Just one month before his cancer diagnosis, Michael had started a new job. An electrical engineer by training, he was excited to be learning new skills and knowledge as a forensic engineer — a position that required physical activity such as investigating a burned-out building for the causes of fire, for example.

He’d already learned a lesson in asking for help. Three weeks into the new job, Michael had an epileptic seizure, something he normally managed to control with medication. His regular medication, however, had lost its efficacy, leaving him on a no-driving restriction.

“I was very upfront and honest with my employer, and I was blessed to have support of those around me, which meant people had to drive me all over. My father-in-law, Chris Bouchard, and my former pastor, Dick Ramsey, drove me all the way to Wentzville, and co-worker and friend Ted Hutchinson drove me to places all over Missouri and Illinois,” he says. “And the biggest support was from my wife, Megan, who had to take over full-time taxi duties everywhere. They are just a few of the people that came through when I needed them the most.”
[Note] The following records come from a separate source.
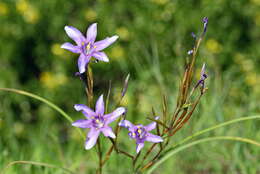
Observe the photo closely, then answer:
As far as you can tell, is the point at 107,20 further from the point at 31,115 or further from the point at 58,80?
the point at 31,115

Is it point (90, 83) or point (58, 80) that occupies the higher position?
point (58, 80)

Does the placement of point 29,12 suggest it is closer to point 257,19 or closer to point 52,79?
point 52,79

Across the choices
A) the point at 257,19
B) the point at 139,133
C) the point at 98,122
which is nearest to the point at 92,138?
the point at 98,122

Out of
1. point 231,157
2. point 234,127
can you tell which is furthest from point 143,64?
point 231,157

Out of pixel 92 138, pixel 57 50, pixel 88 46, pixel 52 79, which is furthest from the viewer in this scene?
pixel 57 50

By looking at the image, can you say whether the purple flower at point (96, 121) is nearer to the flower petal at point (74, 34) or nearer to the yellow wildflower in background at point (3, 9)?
the flower petal at point (74, 34)

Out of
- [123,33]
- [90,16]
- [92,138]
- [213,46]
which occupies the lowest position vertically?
[92,138]

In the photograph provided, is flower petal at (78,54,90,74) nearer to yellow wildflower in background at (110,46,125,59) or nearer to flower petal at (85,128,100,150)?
flower petal at (85,128,100,150)
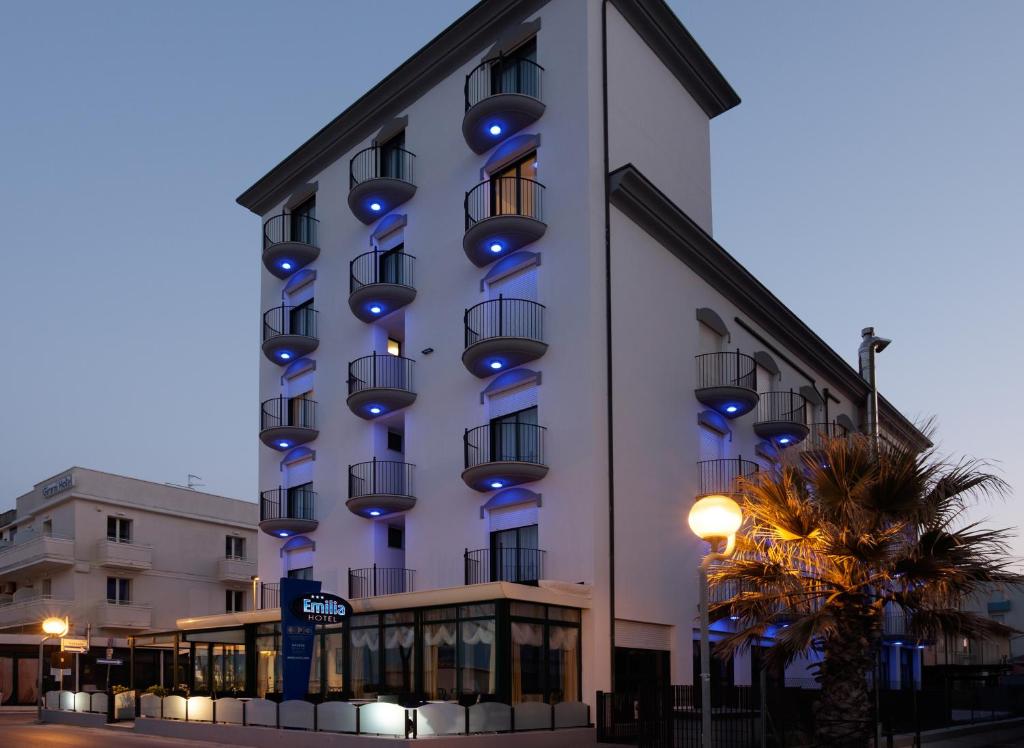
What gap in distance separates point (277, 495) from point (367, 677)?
11.6m

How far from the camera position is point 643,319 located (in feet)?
99.2

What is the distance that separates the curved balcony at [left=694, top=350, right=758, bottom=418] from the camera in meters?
32.0

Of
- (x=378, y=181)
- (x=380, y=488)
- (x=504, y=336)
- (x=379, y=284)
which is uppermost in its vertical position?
(x=378, y=181)

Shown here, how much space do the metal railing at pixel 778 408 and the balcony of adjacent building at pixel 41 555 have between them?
3551 centimetres

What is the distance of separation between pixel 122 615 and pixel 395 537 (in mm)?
26113

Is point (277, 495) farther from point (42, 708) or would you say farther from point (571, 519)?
point (571, 519)

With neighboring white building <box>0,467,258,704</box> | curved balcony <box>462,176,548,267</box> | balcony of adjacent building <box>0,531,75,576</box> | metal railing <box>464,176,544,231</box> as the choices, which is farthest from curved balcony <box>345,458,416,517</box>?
balcony of adjacent building <box>0,531,75,576</box>

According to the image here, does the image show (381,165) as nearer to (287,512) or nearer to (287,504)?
(287,504)

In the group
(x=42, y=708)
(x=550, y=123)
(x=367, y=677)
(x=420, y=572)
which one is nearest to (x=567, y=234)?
(x=550, y=123)

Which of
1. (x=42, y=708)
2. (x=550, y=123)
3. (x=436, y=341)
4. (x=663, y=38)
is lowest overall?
(x=42, y=708)

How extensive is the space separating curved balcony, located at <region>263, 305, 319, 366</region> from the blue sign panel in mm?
13005

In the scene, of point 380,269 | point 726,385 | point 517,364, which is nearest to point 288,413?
point 380,269

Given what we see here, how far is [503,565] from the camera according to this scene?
2861cm

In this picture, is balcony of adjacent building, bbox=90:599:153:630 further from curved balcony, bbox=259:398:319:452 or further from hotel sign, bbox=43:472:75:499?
curved balcony, bbox=259:398:319:452
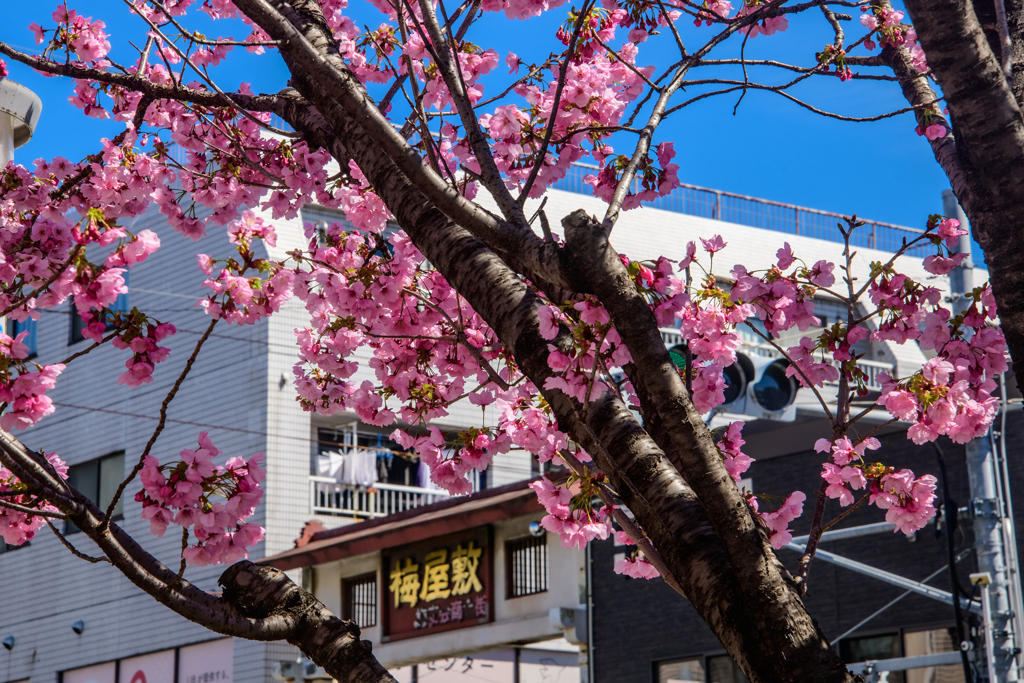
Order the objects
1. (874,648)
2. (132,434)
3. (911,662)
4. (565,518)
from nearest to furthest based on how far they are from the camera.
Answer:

When the limitation imposed by epilepsy was eclipsed by cancer, Michael never lost sight of his intention to keep working. He only missed work on chemotherapy days and one additional day.
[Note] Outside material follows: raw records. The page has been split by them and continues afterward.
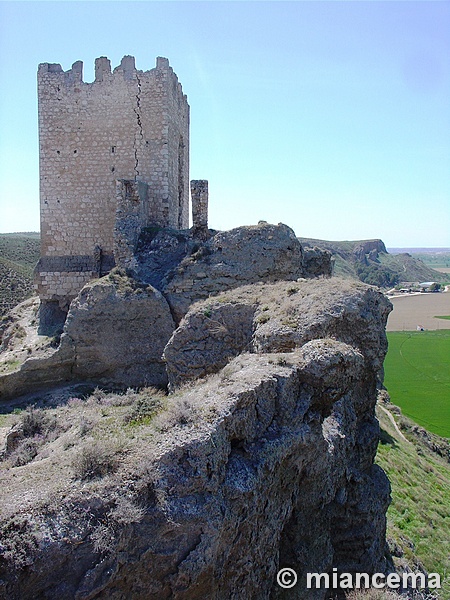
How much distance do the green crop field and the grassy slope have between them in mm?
9003

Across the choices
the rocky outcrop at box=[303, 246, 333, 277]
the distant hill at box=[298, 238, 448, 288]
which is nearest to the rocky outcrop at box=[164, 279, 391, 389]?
the rocky outcrop at box=[303, 246, 333, 277]

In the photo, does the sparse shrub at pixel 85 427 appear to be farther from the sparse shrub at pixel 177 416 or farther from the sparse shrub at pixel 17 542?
the sparse shrub at pixel 17 542

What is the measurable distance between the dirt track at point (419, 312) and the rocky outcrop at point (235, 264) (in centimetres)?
5453

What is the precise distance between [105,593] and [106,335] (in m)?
9.84

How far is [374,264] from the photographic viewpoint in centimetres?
12706

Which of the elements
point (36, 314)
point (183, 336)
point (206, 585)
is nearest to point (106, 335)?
point (183, 336)

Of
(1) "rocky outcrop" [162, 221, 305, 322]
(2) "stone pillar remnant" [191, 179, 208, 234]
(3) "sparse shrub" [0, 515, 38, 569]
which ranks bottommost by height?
(3) "sparse shrub" [0, 515, 38, 569]

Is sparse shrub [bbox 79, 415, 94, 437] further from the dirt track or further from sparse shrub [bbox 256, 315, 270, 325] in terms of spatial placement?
the dirt track

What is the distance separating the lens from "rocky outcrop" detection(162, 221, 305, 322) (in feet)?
45.7

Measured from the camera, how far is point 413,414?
2925 cm

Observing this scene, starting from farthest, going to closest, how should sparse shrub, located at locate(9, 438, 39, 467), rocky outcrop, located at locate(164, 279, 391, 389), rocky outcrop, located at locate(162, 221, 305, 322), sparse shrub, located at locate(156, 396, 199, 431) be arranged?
rocky outcrop, located at locate(162, 221, 305, 322), rocky outcrop, located at locate(164, 279, 391, 389), sparse shrub, located at locate(9, 438, 39, 467), sparse shrub, located at locate(156, 396, 199, 431)

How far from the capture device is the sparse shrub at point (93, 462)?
16.0ft

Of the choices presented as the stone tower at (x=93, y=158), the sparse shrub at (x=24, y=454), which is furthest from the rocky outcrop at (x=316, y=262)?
the sparse shrub at (x=24, y=454)

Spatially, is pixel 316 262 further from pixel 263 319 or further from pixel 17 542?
pixel 17 542
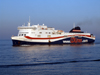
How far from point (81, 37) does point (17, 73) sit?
51.7 m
“I’m proud of that,” he says. “Putting a challenge in front of me drives me. I’m competitive with myself. I try to make something (like cancer) worth something.”

 

Family, Friends and Faith Made the Difference

Losing the ability to drive just prior to his diagnosis gave Michael a small dose of what it means to show vulnerability, a lesson that served him well in the months that followed.
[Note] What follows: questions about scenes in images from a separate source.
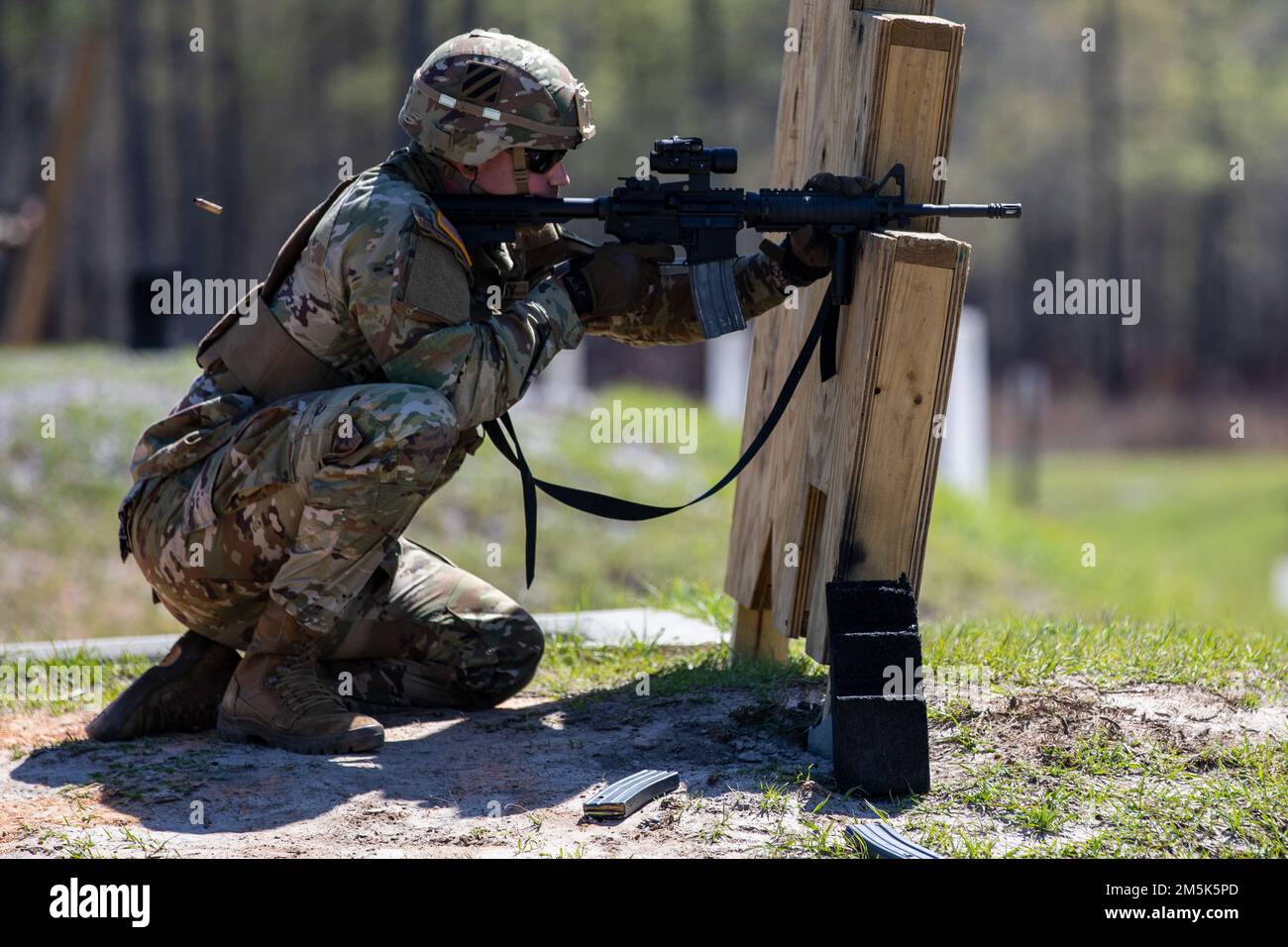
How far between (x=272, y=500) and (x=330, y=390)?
0.35 m

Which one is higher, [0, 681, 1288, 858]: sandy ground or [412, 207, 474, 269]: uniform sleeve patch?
[412, 207, 474, 269]: uniform sleeve patch

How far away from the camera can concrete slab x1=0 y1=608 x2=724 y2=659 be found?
541 cm

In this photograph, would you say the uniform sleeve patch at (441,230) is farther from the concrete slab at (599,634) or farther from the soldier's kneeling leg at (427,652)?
the concrete slab at (599,634)

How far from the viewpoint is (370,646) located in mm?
4543

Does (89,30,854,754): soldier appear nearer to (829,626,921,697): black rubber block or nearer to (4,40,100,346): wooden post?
(829,626,921,697): black rubber block

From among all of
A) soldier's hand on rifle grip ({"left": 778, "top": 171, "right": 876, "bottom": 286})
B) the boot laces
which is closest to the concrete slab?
the boot laces

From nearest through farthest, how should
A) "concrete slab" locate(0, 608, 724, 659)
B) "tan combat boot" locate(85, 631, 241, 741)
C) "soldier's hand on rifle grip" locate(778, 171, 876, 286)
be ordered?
"soldier's hand on rifle grip" locate(778, 171, 876, 286), "tan combat boot" locate(85, 631, 241, 741), "concrete slab" locate(0, 608, 724, 659)

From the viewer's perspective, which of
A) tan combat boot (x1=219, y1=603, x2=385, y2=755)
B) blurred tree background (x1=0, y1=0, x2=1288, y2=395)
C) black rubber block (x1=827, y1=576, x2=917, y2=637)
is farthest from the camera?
blurred tree background (x1=0, y1=0, x2=1288, y2=395)

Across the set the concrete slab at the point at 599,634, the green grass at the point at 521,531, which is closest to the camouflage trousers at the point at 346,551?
the concrete slab at the point at 599,634

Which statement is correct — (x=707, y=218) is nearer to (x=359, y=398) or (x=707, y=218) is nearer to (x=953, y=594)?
(x=359, y=398)

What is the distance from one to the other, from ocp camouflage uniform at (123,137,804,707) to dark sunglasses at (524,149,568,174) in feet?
0.83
“With the driving, I was very reticent about asking for help,” he recalls. Advice from his father-in-law helped put things in perspective: “If people want do it, they will do it,” he told him, sharing a simple, honest way to look at what it means to give and accept help from others.

In the months that followed, the Lilien family received more lessons in how to accept help. Fellow members of Columbia’s First Presbyterian Church on Hitt Street brought so many meals the family had to ask them to stop because it was too much food. Friends stopped by several times a week to check on them or to take their kids to an activity. Supporters from their daughters’ Girl Scout troops did the same.

Michael enjoyed coaching and keeping active during his journey.

After achieving remission, Michael says the true meaning of the depth of love and support in his life fully hit him. While giving a testimonial in front of his congregation, he says he felt the support of a thousand pairs of hands behind him.

“Whenever something good happened, I felt like they were clapping,” he says. “Whenever I was having trouble and feeling bad, they’d hold me. Whenever I just didn’t want to do it — I didn’t want to get up, didn’t want to go to work, I didn’t want to do this or that — it felt like those thousand pairs of hands were supporting and pushing, with Megan’s being the strongest, most supportive of all.”

It was a lesson in strength that he shares with anyone facing a cancer diagnosis and treatment. “Don’t be afraid to be vulnerable,” Michael says. “I’d never done that in my entire life, but it was a comfort to be able to rely on so many people for so long.”

Michael Lilien plans to begin training again for the Show-Me State Games swimming competition  next summer and then run the MO’ Cowbell Marathon in St. Louis in October.